= EXERCISE PROMPT =
Determine how many lines in the material below contain the word "States", and give that number without comment.

= THE DATA =
::::
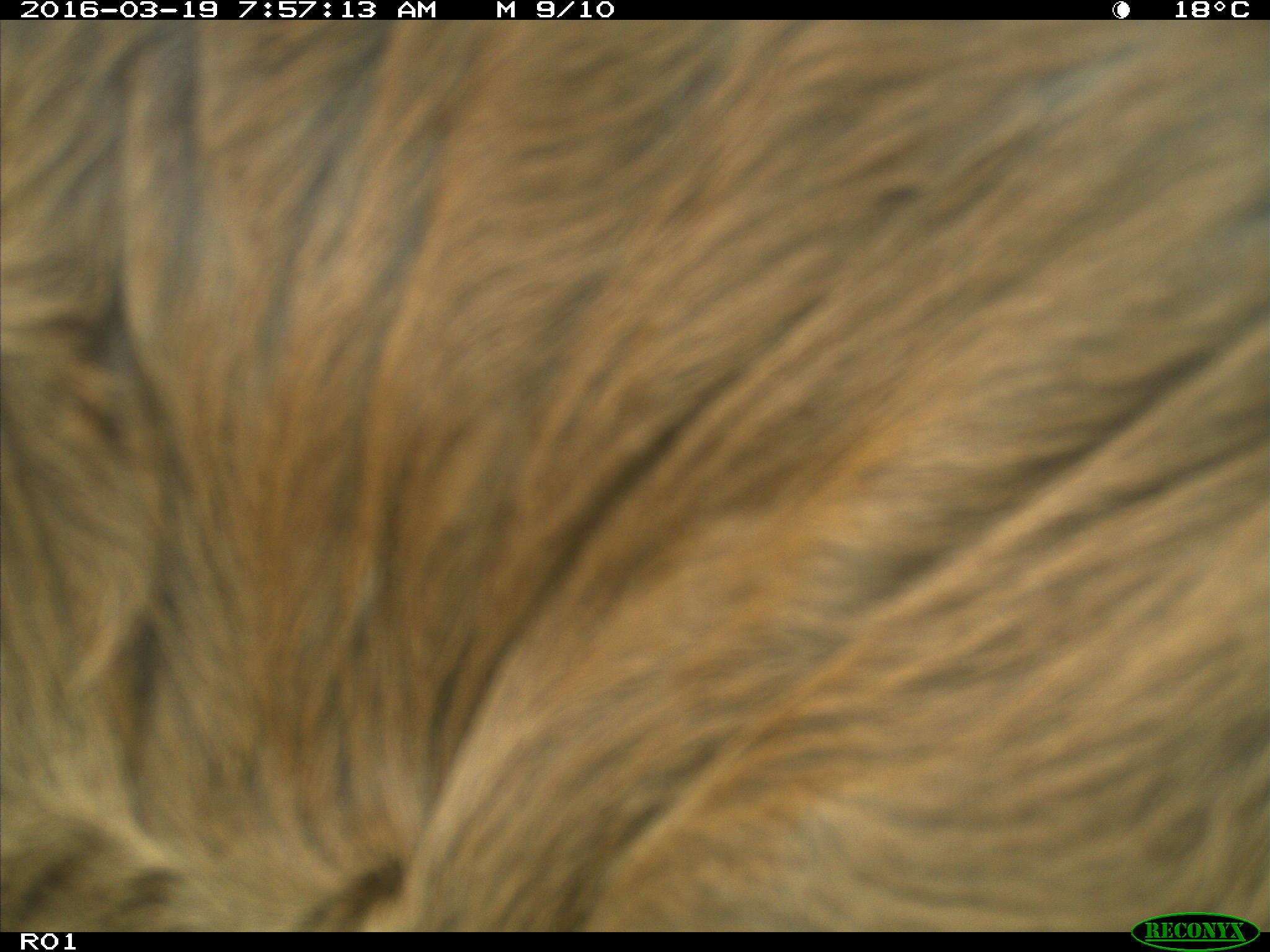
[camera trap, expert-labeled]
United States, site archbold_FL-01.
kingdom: Animalia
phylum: Chordata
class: Mammalia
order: Artiodactyla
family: Bovidae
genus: Bos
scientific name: Bos taurus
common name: domestic cow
Bos taurus (domestic cow).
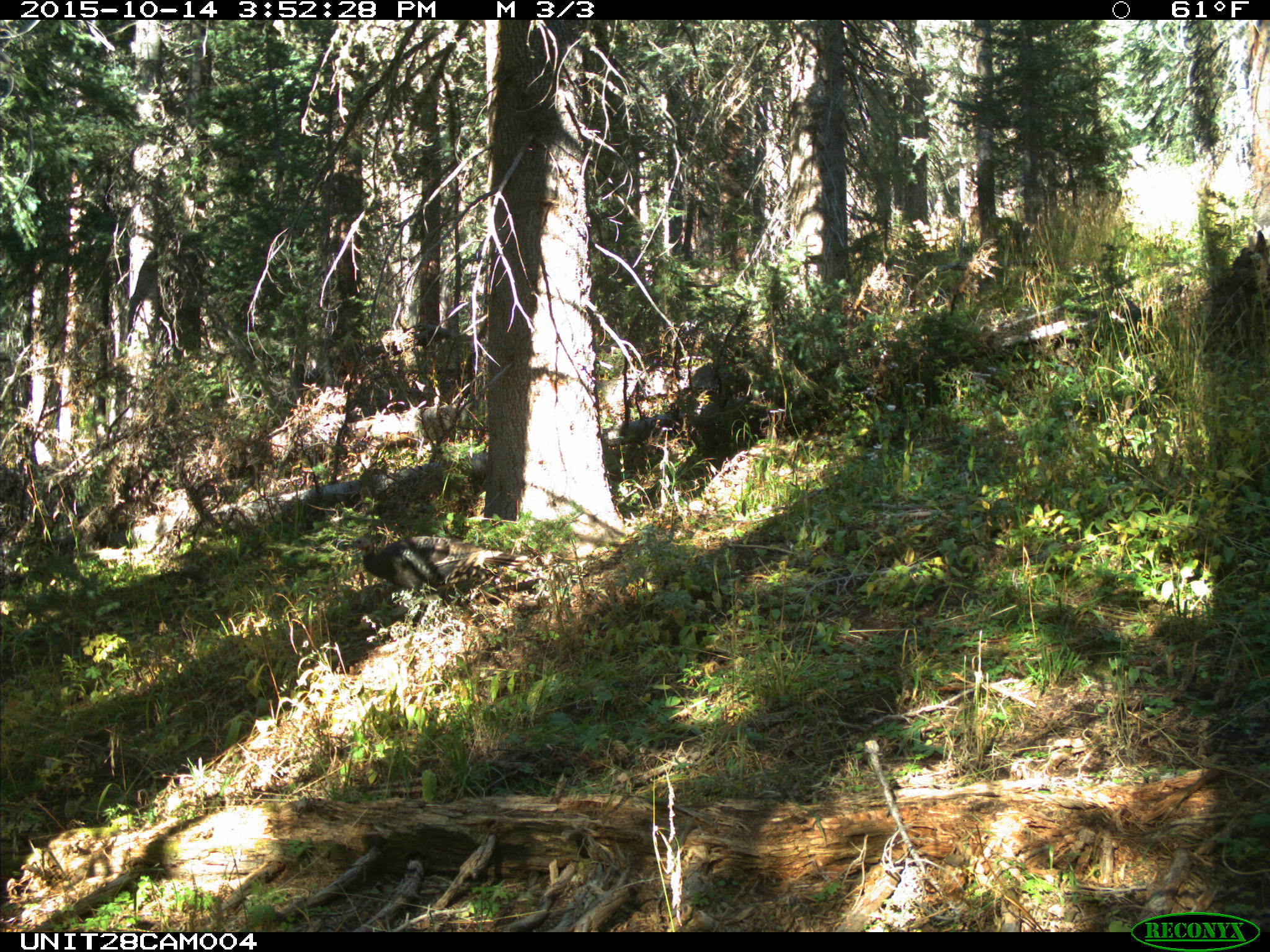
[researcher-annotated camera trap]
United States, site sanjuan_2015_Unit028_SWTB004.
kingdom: Animalia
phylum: Chordata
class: Aves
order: Galliformes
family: Phasianidae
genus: Meleagris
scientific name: Meleagris gallopavo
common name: wild turkey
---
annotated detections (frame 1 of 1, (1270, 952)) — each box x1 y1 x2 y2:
::::
= YOUR SOLUTION =
2